Şükrü HÜSEYİNOĞLU

22 Mart 2013

“ÖZGÜR SURİYE” Mİ, “İSLAMİ SURİYE” Mİ?

Öncelikle şunu bir kez daha vurgulamak istiyorum ki, Müslümanlar olarak, dünyada her olup-biteni ABD projesi olarak gören komplocu zihin yapısından da, başta ABD olmak üzere küresel şirk odaklarının plan-projelerini görmezden gelen ve her şeyi hayra yoran safdirik yaklaşımlardan da uzak olmamız gerekir. Ki, “Komploculuk?” başlıklı yazıda bu konuya ayrıntılı olarak değinmiştik.

Son yıllarda İslam coğrafyasında ciddi bir değişim-dönüşüm dalgasına tanık oluyoruz. Başta Türkiye olmak üzere bölgede paradigmalar değişiyor, eski paradigmalara dayalı statükolar yerini yeni statükolara bırakıyor. Bölgeye bir asra yakın dayatılan diktacı, militarist niteliğe sahip buyurgan/jakoben laiklik paradigması terk ediliyor, geride bırakılıyor.
====
Etkinlik - Lütfen yukarıdaki Suriye yazısını baştan sona eksiksiz kopyalayın.

Verilen Materyal -
====
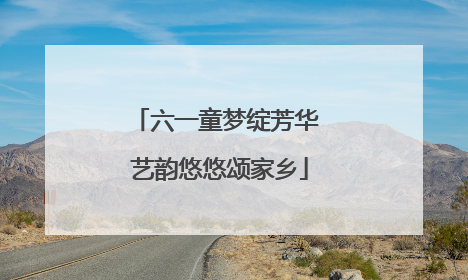 六一童梦绽芳华 艺韵悠悠颂家乡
====
Alıştırma Çıktısı -
Şükrü HÜSEYİNOĞLU

22 Mart 2013

“ÖZGÜR SURİYE” Mİ, “İSLAMİ SURİYE” Mİ?

Öncelikle şunu bir kez daha vurgulamak istiyorum ki, Müslümanlar olarak, dünyada her olup-biteni ABD projesi olarak gören komplocu zihin yapısından da, başta ABD olmak üzere küresel şirk odaklarının plan-projelerini görmezden gelen ve her şeyi hayra yoran safdirik yaklaşımlardan da uzak olmamız gerekir. Ki, “Komploculuk?” başlıklı yazıda bu konuya ayrıntılı olarak değinmiştik.

Son yıllarda İslam coğrafyasında ciddi bir değişim-dönüşüm dalgasına tanık oluyoruz. Başta Türkiye olmak üzere bölgede paradigmalar değişiyor, eski paradigmalara dayalı statükolar yerini yeni statükolara bırakıyor. Bölgeye bir asra yakın dayatılan diktacı, militarist niteliğe sahip buyurgan/jakoben laiklik paradigması terk ediliyor, geride bırakılıyor.